À chaque nouvelle étape, le modèle conserve une sorte de document de référence, appelé « language sketch » par les chercheurs. Celui-ci rassemble toutes les règles déjà établies. Lorsqu’un nouveau mot ou un point de grammaire devient nécessaire pour traduire une phrase, il peut être ajouté à ce document afin d’être réutilisé de la même façon par la suite.

Le système repose sur plusieurs grands modèles de langage. Pour leurs expériences, les chercheurs ont notamment utilisé Gemini 2.5 Flash, Gemini 2.5 Pro et DeepSeek-R1. ConlangCrafter n’est donc pas un nouveau modèle entraîné de zéro, mais plutôt une chaîne d’outils et de consignes qui les oblige à construire une langue méthodiquement. Le projet a été présenté en juillet 2026 lors de la conférence de l’Association for Computational Linguistics, et son code est disponible gratuitement sur GitHub.

ConlangCrafter sur GitHub // Source : Capture d'écran Numerama
ConlangCrafter sur GitHub. // Source : Capture d’écran Numerama

Du hasard pour éviter de recréer toujours la même langue

Un autre problème se pose rapidement : même lorsqu’un modèle est capable d’inventer une langue, il a tendance à reproduire les structures qu’il connaît déjà. Les langues très présentes dans ses données d’entraînement, en particulier l’anglais, risquent alors d’influencer le résultat.

Pour apporter davantage de variété, les chercheurs ont ajouté une part de hasard. À plusieurs étapes, le système établit une liste de caractéristiques linguistiques possibles, puis un générateur de nombres aléatoires choisit celles qui seront retenues. La langue pourra par exemple placer le verbe au début ou à la fin d’une phrase, utiliser des préfixes plutôt que des suffixes, ou ne faire aucune distinction de genre.

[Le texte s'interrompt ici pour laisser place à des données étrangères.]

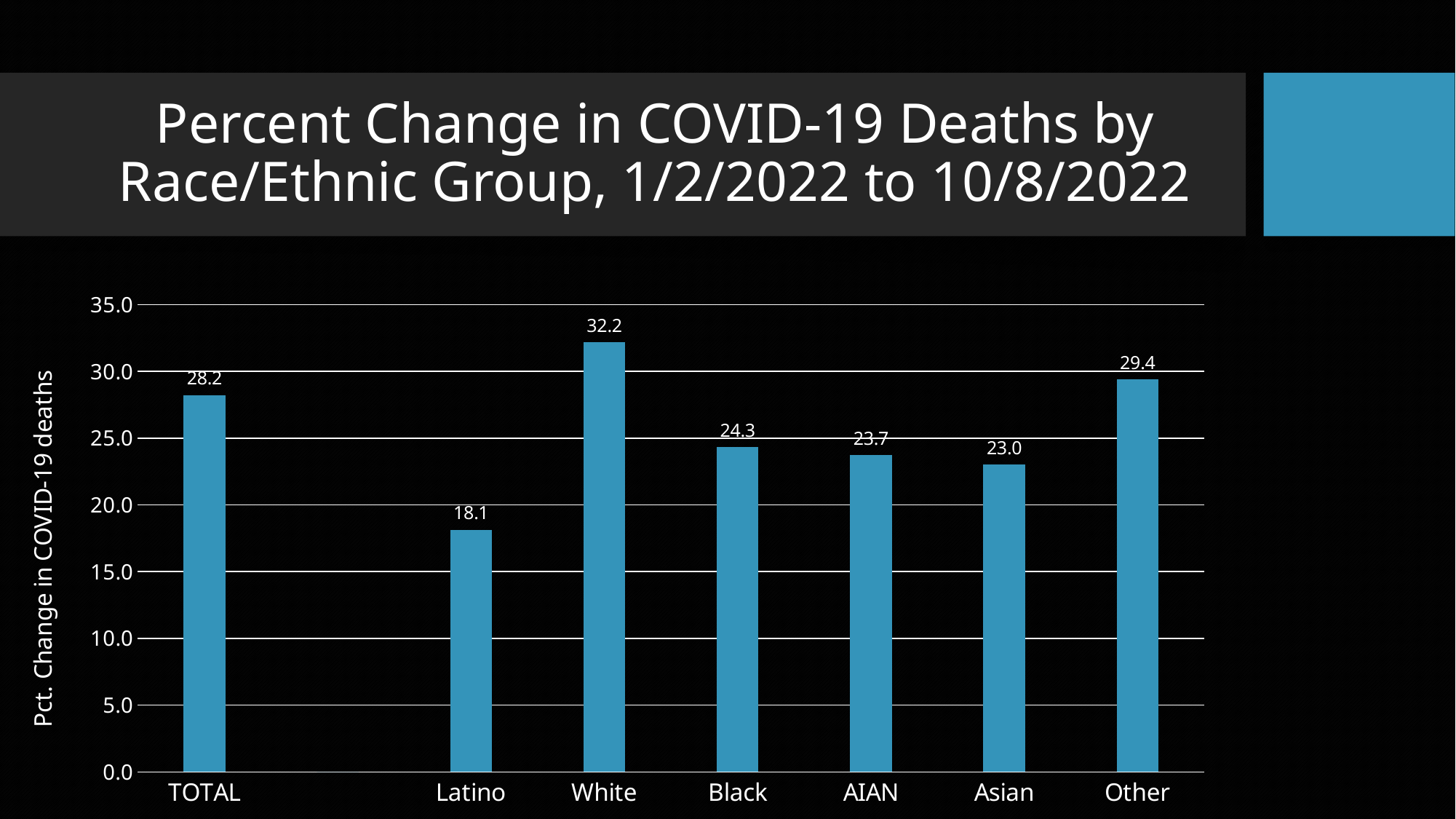
What is the label of the vertical axis? Pct. Change in COVID-19 deaths Which group has the lowest percent change in COVID-19 deaths? Latino What is the percent change in COVID-19 deaths for the Latino group? 18.1 Which group has the highest percent change in COVID-19 deaths? White What kind of chart is shown on the slide? Bar chart What is the percent change in COVID-19 deaths for the White group? 32.2 How many categories are shown on the x axis? 7 What is the difference between the values for White and Latino? 14.1 What is the value shown for the AIAN group? 23.7 Which is larger, the value for Black or the value for Asian? Black What is the difference between the values for Other and TOTAL? 1.2 What is the value shown for TOTAL? 28.2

Une fois ces choix effectués, l’IA doit construire une langue capable de les respecter. Un modèle joue ensuite le rôle de critique, en cherchant les erreurs et les contradictions, tandis qu’un autre révise le résultat. Cette vérification peut être répétée jusqu’à dix fois.

Selon l’étude publiée par les chercheurs, cette méthode permet de produire des langues plus variées et plus cohérentes que lorsque l’on demande simplement à un modèle comme Gemini de tout inventer avec une seule consigne.

ConlangCrafter peut également recevoir des contraintes précises. Les chercheurs lui ont par exemple demandé de créer une langue sans aucune consonne.

L’expérience la plus étonnante concerne une espèce fictive de céphalopodes extraterrestres. Sa langue ne repose pas sur la parole, mais sur des changements de couleur et des mouvements de tentacules, auxquels le système attribue différentes fonctions linguistiques. Les couleurs et les gestes remplacent ainsi les sons qui composent les langues humaines, comme les consonnes et les voyelles.

L’exemple rappelle le travail réalisé pour certaines œuvres de science-fiction, où une langue doit aussi raconter quelque chose de l’anatomie, de la culture ou de la manière de penser de ceux qui la parlent.

Les langues construites, aussi appelées conlangs, n’ont évidemment pas attendu l’intelligence artificielle. J. R. R. Tolkien a développé le quenya et le sindarin pendant une grande partie de sa vie, tandis que le linguiste Marc Okrand a créé le klingon pour Star Trek. Plus récemment, David J. Peterson a conçu le dothraki et le haut valyrien de Game of Thrones.

Daenerys (Emilia Clarke) dans Game of Thrones. // Source : HBO
Daenerys (Emilia Clarke) dans Game of Thrones. // Source : HBO

ConlangCrafter ne remplace pas encore ce travail. Son lexique reste limité, tout comme sa compréhension du contexte d’une conversation ou de l’évolution culturelle d’une langue. Les chercheurs reconnaissent également que les modèles peuvent reproduire les biais des langues les plus présentes dans leurs données d’entraînement.

L’outil pourrait néanmoins servir de point de départ à des auteurs, des studios de jeux vidéo ou des productions audiovisuelles. Il permettrait de générer rapidement une base cohérente, qu’un linguiste pourrait ensuite retravailler et enrichir. Ses 64 créations ressemblent donc davantage à des plans détaillés qu’à des langues prêtes à être parlées. Mais pour imaginer le prochain peuple extraterrestre, c’est déjà un sacré gain de temps.